A Terapia da Reforma Íntima

August 17, 2016

Por Mauro Kwitko

Sugestão de Leitura: Samantha Blaul - Terapeuta Reencarnacionista Espaço Índigo

 

Nós, os psicoterapeutas reencarnacionistas, trabalhando com a Psicoterapia Reencarnacionista, a Terapia da Reforma Íntima, escutando as histórias de vida e as infâncias das pessoas, histórias permeadas de mágoa, sentimento de rejeição, raiva, crítica, medo, insegurança, etc., podemos afirmar que elas são, apenas, as histórias que a nossa persona criou, a história como nós a lemos quando éramos crianças, a história que continuamos a ler quando já adolescentes, adultos ou velhos, são interpretações do nosso Ego, a maneira limitada como nos vemos e como vemos os outros, incluindo a nossa família e as demais pessoas que entram ou passam pela nossa vida.

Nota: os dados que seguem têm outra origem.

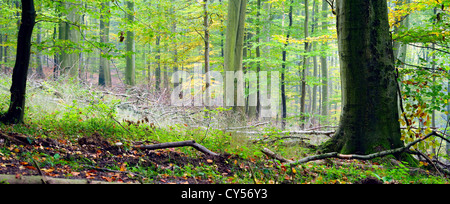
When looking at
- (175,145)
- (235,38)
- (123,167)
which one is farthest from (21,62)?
(235,38)

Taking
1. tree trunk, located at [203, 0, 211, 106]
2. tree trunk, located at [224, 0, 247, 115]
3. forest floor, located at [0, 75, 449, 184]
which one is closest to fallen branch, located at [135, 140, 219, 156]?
forest floor, located at [0, 75, 449, 184]

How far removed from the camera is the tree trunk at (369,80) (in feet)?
14.8

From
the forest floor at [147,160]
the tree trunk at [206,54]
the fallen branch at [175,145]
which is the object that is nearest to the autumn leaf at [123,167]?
the forest floor at [147,160]

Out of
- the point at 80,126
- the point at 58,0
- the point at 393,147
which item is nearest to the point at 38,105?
the point at 80,126

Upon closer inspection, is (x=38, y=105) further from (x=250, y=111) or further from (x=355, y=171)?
(x=250, y=111)

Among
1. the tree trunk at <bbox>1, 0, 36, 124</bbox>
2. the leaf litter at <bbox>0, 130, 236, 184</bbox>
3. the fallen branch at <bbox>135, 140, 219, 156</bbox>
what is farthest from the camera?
the tree trunk at <bbox>1, 0, 36, 124</bbox>

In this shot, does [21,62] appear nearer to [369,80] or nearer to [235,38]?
[369,80]

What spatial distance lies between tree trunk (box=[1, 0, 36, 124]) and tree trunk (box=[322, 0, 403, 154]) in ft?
16.4

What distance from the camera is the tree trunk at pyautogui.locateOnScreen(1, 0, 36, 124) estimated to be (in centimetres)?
433

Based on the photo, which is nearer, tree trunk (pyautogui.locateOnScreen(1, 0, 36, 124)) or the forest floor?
the forest floor

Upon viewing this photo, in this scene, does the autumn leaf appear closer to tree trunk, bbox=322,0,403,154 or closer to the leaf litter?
the leaf litter

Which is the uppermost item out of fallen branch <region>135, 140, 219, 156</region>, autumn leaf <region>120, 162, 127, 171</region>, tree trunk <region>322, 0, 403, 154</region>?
tree trunk <region>322, 0, 403, 154</region>

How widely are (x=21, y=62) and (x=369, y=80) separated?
547 centimetres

Explicando melhor: cada um de nós, desde criança, aprende que é uma certa pessoa, de uma certa família, de um certo gênero sexual, uma certa cor de pele, de uma lugar, em um país, etc., e passa a vida inteira acreditando nisso, principalmente porque todas as demais pessoas acreditam nisso também em relação a si, e em todos os terapeutas que vamos, eles mesmos acreditam nisso a seu respeito e então não têm dúvidas disso em relação a seus pacientes. 

 

"...passamos a vida inteira acreditando nisso, principalmente porque todas as demais pessoas acreditam nisso também..."
 

 

Mas o que a quase totalidade das pessoas não percebe, ou melhor, não recorda, mesmo as pessoas que acreditam na Reencarnação, é que, se pensarem no tempo anterior a sua fecundação, a sua vida gestacional, onde estavam, quem eram, lá em cima, no Plano Astral, quando não eram uma pessoa, não eram de nenhuma família, nenhum gênero sexual, não tinham cor de pele (aliás nem tinham pele...), não eram de um certo lugar, um certo país, etc., ou seja, se todos nós pensarmos onde estávamos há 1 ano antes da nossa fecundação, recordaremos que éramos um Espírito, no Mundo Espiritual, no chamado período inter-vidas, vindo da nossa encarnação anterior a essa, nos preparando para retornarmos para a Terra, encarnarmos novamente, para continuar o nosso caminho cármico de retorno à Luz, à Perfeição, ao Um, ao Todo.


E se não éramos nada do que pensamos que somos, como nos conhecemos e vemos, e como conhecemos e vemos os outros, o raciocínio conseqüente é de que estamos imersos no que os orientais chamam de Maya, a Ilusão. O que é isso? 

 

"...estamos imersos no que os orientais chamam de Maya,

a Ilusão."

 

Significa que tudo é real, mas é temporário, é verdadeiro, mas é passageiro, parece permanente mas é impermanente. Ora, se é temporário, se é passageiro, se é impermanente, então não pode ser realmente real e verdadeiro e então é, podemos dizer, uma realidade ilusória ou uma ilusão aparentemente verdadeira. 
 

Todas as pessoas que acreditam na Reencarnação sabem disso mas não lembram com a intensidade e a frequência que o assunto merece. E por que esse assunto merece um estudo mais aprofundado e uma atenção mais redobrada do que comumente se dá a ele? Porque aí está o que chamamos em Psicoterapia Reencarnacionista de Raciocínio x Contra-Raciocínio, ou seja, o raciocínio não-reencarnacionista a seu respeito, da nossa vida, da nossa infância, e das demais pessoas que fazem parte disso, incluindo a nossa família de origem e as demais pessoas que entram na história, e o raciocínio reencarnacionista disso tudo, totalmente oposto em sua visão e abordagem, em sua interpretação e resultado.